Steven: Fantastic. Anybody should look out for the demo of this. I think it’s a really good user interface. Not only a fun project, but I can see the business applications. And the way you demo it getting those executives to query about the mainframe performance, peak usage, your month end process in or after a busy day being able to just query the mainframe and check performance. I think it’s a really cool project. One of the other things that I know you’re heavily involved in is Zowe. I see your name more frequently than I see anybody else is probably in the Zowe slack channels.  Can you just give me your perspective of Zowe and maybe if there are any connections to VIVA, of how you see that?

Alex: I’m more of a user of Zowe the open source project. We really think it was a perfect moment for Viva because we ere using API connected to time to integrate many other system API’s the mainframe, but we wanted to use something free so that you don’t have to pay to start the project. When we were introduced to Zowe, I was like, “Wow, this is it. We should definitely dive in and use it”. We got it working after two months. We got a lot of help from local development teams and from overseas in the U.S. and Canada. It was great working together and they still are working together. It was a perfect match.

 

Steven: So where do you see Zowe going? Have you see its impact on the rest of the open source community and on the mainframe community?

Alex: I think its more of a testing the water period, that a lot of people want to get some awareness, and how it’s being used with the initial packages. For example, our use cases demonstrate how you can create an API and then integrate it with some other application in your enterprise. I think as for Zowe, if people continued to demonstrate their use cases, a lot of people will have their own ideas and their own way to contribute back to the community.

Steven: So it’s interesting to talk about community. We’re on the Open Mainframe Project podcast. What role do you see the OMP and the Linux Foundation playing in that mainframe community? How do you see that coming together?

Alex: I think the OMP has done a great job for the past three years. It’s been great, especially for Zowe’s side was the US Open Source projects. I think there are some mainstream audiences that may want to know about this. Also, working together in the open source community will have great potential to expand mainframe users and developers. For example, having some other Linux Foundation project like Hyperledger or Let’s Encrypt, and have them integrate something with Zowe across platform development might be something good. I would love to see that happen as a personal user. And I think there will be a lot of development and collaboration on the non-mainframe side.

Steven: Where do you see the mainframe platform going over the next 12 to 36 months? Where do you see for the short term and maybe medium term future? What do you see ahead for the platform?

Alex: I think that the pervasive encryption topic that IBM is easy to broaden to the market really hit the hat. It couldn’t be better timing or, I shouldn’t say better because we see a lot of security breaches and I think he should, we talk about the encryption and security vulnerability, and how to how to exploit the features and how to prevent data breaches. Open Source traditionally address those areas very well. I think having OMP with the Linux Foundation focusing on the security topic over the next 36 months might be very good. I think has potential as that people will try to drive it that way.

* [GIVEN MATERIAL]
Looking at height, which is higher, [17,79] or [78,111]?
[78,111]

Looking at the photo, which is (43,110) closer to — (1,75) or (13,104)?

* [DESCRIPTION OF THE TASK] Copy verbatim the part of the podcast interview above between "Alex: I think that" and "it that way.", inclusive.

* [FINAL RESULT]
Alex: I think that the pervasive encryption topic that IBM is easy to broaden to the market really hit the hat. It couldn’t be better timing or, I shouldn’t say better because we see a lot of security breaches and I think he should, we talk about the encryption and security vulnerability, and how to how to exploit the features and how to prevent data breaches. Open Source traditionally address those areas very well. I think having OMP with the Linux Foundation focusing on the security topic over the next 36 months might be very good. I think has potential as that people will try to drive it that way.